In some preferred embodiments, the articles of the present invention are manufactured boards formed from lignocellulosic material and the binder of the present invention. The artificial board according to the invention is to be understood in a broad sense, i.e. a board formed from any lignocellulosic material and the adhesive composition according to the invention. The artificial board of the present invention is not limited to those formed of only wood, but may include a board formed of bamboo, straw, and the like as described below. The artificial board of the present invention may be various types of artificial boards. In one embodiment, the manufactured board includes, but is not limited to, chipboard, plywood, fiberboard, density board, straw board, and finger board.

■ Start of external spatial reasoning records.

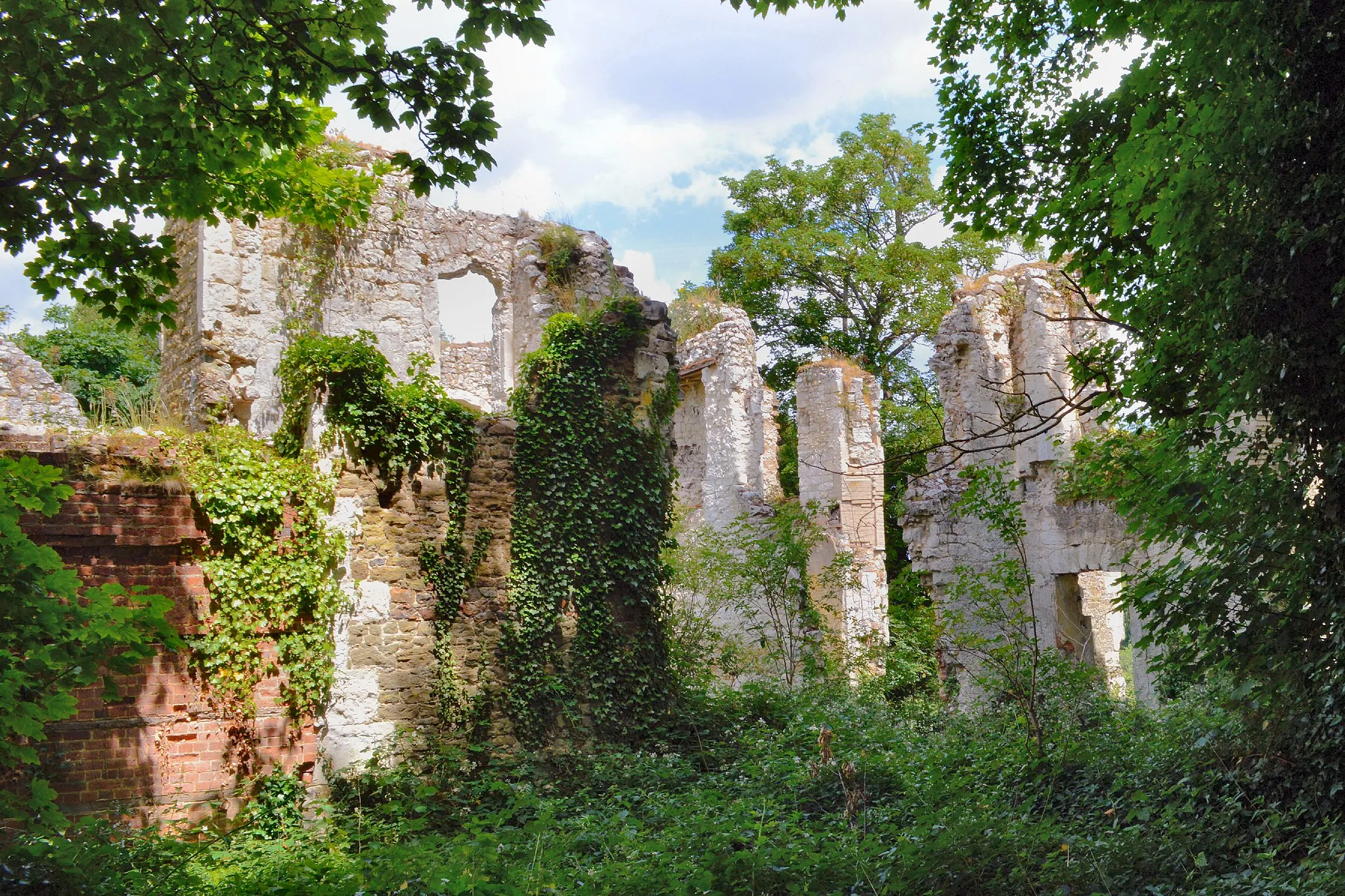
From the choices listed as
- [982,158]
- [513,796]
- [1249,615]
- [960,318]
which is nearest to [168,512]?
[513,796]

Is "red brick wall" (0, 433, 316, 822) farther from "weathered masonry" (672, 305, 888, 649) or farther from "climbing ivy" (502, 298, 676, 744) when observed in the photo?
"weathered masonry" (672, 305, 888, 649)

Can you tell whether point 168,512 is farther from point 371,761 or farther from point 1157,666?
point 1157,666

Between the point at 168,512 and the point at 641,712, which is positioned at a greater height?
the point at 168,512

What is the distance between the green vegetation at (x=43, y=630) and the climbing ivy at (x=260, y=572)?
10.4 ft

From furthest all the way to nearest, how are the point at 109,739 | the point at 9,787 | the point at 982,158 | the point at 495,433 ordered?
the point at 495,433 → the point at 982,158 → the point at 109,739 → the point at 9,787

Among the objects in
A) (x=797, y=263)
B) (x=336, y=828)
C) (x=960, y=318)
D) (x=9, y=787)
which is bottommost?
(x=336, y=828)

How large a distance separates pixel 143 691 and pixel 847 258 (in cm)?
2038

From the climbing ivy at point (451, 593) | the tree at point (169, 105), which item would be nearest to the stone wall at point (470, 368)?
the climbing ivy at point (451, 593)

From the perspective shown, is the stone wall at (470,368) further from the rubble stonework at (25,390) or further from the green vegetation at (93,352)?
the green vegetation at (93,352)

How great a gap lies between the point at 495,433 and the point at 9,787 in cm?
504

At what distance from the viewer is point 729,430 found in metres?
19.3

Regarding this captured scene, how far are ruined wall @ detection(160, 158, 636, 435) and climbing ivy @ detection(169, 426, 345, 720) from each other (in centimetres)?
332

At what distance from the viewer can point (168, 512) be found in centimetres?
815

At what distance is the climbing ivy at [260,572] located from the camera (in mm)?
8234
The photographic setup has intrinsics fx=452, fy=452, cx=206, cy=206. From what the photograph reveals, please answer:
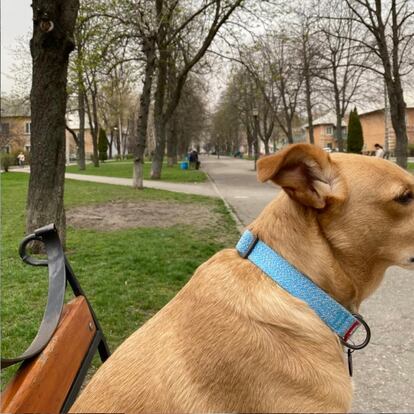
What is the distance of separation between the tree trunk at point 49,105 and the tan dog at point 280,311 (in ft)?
18.4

Lignocellulosic material can be in the form of sawdust, particles, wood chips, strands, flakes, fibers, sheets, wood chips, shavings, particles, and the like, as well as combinations of such materials, such as a combination of strands and sawdust.

Lignocellulosic materials can be processed by a variety of conventional techniques. Large timber can be processed into wood chips in a log flaker. The large pieces of timber and scraps can also be cut into crushed aggregates. The large timber can be sliced in an annular flaker. The large timber is typically peeled prior to flaking.

The artificial board of the present invention may be generally obtained by various methods known in the art. In some specific embodiments, the artificial board of the invention may be prepared by a process comprising pressing a mixture of lignocellulosic material and the binder composition of the invention at a temperature of 105-300 ℃ and at a pressure of 0.4-10 MPa, preferably for 2-60 minutes, more preferably for 3-30 minutes, for example 5-30 minutes. In some preferred embodiments, the pressing is performed at a temperature of 120 to 220 ℃ and/or at a pressure of 1 to 6 MPa.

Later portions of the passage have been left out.